For the rice: Heat one tablespoon of olive oil in a medium saucepan on medium high heat. Add the chopped ½ onion and cook, stirring, until the onion is translucent. Add the garlic and cook for 30 seconds more, until the garlic is fragrant. Add the raw white rice and stir to coat completely with the oil, onions, and garlic. Add the boiling water. Add salt to taste. Bring to a simmer, then lower the heat, cover, and let cook for 15 minutes, after which, remove from heat until ready to serve with the soup.

Coat the bottom of a large Dutch oven with about 2 tablespoons of olive oil and heat on medium heat. Add the chopped onion and cook a few minutes until softened. Add the bell pepper, paprika, and red pepper flakes to taste. Sprinkle to taste with salt and pepper.  Cook for a few minutes longer, until the bell pepper begins to soften. Stir in the chopped tomatoes and onion greens. Bring to a simmer and cook for 5 minutes, uncovered. Stir in the chopped cilantro.

- - - - - - -

Set down the recipe text word for word, beginning at the words "Coat the bottom" and stopping after "the chopped cilantro.".

(Records)
- - - - - - -

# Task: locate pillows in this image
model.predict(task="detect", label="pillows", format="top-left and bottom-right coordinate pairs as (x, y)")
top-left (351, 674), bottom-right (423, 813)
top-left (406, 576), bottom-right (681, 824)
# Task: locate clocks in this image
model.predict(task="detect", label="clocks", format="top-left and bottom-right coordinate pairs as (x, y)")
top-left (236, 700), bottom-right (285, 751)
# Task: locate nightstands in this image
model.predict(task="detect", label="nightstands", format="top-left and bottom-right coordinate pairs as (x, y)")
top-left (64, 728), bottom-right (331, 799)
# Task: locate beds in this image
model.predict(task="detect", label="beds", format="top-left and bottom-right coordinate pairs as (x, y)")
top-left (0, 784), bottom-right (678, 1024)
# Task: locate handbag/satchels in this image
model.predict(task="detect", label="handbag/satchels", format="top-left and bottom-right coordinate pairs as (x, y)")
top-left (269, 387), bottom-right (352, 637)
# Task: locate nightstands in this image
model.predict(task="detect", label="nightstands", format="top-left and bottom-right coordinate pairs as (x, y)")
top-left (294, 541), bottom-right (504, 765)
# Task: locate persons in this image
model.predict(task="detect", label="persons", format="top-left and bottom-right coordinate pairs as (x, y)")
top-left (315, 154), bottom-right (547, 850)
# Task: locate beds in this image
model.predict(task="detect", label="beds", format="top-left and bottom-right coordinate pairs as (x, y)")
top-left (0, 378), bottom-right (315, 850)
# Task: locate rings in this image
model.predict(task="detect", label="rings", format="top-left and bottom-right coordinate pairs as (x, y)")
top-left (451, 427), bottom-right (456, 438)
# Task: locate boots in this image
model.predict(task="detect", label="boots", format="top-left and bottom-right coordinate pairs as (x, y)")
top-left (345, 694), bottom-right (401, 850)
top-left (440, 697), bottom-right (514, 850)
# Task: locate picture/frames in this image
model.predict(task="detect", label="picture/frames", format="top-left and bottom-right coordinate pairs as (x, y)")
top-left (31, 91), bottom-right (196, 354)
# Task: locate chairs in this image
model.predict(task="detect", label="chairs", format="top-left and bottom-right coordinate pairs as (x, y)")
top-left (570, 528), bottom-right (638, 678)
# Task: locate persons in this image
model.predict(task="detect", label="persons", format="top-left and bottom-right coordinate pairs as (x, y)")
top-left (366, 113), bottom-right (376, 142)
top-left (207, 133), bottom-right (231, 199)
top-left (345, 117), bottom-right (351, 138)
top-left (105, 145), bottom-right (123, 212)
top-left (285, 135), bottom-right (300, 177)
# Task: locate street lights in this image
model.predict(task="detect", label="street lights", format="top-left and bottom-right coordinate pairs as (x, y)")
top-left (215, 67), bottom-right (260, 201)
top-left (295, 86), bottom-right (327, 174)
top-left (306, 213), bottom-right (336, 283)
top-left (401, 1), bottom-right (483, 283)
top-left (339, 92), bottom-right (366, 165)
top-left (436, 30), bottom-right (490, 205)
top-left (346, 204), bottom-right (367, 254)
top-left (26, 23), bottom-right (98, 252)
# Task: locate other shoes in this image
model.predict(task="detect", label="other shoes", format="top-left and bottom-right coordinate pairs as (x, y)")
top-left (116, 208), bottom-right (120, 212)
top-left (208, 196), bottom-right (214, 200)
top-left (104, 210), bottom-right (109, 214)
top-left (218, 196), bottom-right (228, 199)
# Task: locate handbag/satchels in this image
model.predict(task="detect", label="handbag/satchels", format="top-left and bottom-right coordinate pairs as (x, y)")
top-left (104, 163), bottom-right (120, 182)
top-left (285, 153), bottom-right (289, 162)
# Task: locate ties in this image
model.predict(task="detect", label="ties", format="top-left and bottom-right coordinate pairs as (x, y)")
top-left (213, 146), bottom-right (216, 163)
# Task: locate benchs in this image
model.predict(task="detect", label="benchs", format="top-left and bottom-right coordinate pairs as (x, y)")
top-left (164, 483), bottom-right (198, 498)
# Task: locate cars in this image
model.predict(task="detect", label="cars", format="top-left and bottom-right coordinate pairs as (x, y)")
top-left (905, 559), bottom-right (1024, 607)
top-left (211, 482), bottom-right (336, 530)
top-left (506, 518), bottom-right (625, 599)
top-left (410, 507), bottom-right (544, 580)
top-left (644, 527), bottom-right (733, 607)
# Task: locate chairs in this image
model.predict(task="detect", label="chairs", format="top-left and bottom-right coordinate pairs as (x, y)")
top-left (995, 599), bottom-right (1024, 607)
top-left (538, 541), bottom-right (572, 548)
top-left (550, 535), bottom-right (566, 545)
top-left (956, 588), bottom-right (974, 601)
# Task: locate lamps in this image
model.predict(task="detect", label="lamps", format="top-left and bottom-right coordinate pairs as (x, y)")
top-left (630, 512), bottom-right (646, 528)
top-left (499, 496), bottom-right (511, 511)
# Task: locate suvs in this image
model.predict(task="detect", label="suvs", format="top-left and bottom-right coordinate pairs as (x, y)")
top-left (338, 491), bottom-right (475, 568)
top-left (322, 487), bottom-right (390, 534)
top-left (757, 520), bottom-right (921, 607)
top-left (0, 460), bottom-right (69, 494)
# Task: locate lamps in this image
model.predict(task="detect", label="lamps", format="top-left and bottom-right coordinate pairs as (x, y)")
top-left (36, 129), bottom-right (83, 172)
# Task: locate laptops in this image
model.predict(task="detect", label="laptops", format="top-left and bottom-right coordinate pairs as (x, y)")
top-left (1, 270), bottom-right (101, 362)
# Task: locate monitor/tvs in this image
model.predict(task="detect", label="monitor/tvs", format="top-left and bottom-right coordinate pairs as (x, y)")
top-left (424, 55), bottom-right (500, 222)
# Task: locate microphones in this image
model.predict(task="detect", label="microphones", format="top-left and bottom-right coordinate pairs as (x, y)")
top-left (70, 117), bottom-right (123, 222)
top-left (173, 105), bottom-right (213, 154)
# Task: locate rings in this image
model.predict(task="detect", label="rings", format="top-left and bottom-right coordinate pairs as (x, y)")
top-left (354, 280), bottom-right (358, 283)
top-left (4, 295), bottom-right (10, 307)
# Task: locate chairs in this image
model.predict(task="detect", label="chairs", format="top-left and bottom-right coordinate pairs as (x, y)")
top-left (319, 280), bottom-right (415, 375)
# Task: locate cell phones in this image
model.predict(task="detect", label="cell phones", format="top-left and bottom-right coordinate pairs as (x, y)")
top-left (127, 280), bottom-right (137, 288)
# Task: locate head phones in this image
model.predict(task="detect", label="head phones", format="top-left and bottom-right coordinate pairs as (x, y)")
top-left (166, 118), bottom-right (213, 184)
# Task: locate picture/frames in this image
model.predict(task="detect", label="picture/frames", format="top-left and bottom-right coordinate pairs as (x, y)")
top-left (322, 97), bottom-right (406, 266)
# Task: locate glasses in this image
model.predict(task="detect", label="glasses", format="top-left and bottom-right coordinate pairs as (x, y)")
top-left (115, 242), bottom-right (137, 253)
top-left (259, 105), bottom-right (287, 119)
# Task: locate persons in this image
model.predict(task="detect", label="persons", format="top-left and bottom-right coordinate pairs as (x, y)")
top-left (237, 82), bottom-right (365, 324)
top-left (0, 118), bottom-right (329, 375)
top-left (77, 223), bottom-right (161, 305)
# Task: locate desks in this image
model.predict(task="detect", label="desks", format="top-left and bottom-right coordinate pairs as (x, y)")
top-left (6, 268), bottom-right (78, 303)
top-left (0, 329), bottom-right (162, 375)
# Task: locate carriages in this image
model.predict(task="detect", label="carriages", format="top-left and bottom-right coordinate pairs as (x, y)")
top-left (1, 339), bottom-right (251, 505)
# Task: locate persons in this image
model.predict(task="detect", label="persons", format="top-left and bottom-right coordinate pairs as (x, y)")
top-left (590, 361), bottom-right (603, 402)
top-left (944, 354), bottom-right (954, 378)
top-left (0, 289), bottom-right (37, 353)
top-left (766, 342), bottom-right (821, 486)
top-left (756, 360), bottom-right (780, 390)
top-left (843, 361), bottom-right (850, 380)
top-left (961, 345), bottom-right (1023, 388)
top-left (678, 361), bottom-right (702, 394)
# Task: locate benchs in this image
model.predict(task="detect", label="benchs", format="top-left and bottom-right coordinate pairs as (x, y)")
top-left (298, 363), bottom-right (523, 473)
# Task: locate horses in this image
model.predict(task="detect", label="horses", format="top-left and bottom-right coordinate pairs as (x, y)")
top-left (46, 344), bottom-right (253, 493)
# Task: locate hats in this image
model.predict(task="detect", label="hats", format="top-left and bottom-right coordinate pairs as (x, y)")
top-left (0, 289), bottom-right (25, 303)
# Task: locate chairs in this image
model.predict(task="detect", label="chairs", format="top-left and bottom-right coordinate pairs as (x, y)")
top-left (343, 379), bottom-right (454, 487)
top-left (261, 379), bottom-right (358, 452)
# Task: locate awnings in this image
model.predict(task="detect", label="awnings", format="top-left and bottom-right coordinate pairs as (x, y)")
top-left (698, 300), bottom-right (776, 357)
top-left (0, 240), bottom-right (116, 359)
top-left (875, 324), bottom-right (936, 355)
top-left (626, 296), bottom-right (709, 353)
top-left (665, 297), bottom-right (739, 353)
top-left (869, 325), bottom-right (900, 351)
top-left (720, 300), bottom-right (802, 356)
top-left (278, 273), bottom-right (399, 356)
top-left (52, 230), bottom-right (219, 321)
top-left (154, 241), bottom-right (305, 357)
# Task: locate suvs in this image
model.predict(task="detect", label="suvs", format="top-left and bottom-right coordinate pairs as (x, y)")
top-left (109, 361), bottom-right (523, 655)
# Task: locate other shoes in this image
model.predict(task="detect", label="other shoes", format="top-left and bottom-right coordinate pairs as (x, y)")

- - - - - - -

# FINAL RESULT
Coat the bottom of a large Dutch oven with about 2 tablespoons of olive oil and heat on medium heat. Add the chopped onion and cook a few minutes until softened. Add the bell pepper, paprika, and red pepper flakes to taste. Sprinkle to taste with salt and pepper.  Cook for a few minutes longer, until the bell pepper begins to soften. Stir in the chopped tomatoes and onion greens. Bring to a simmer and cook for 5 minutes, uncovered. Stir in the chopped cilantro.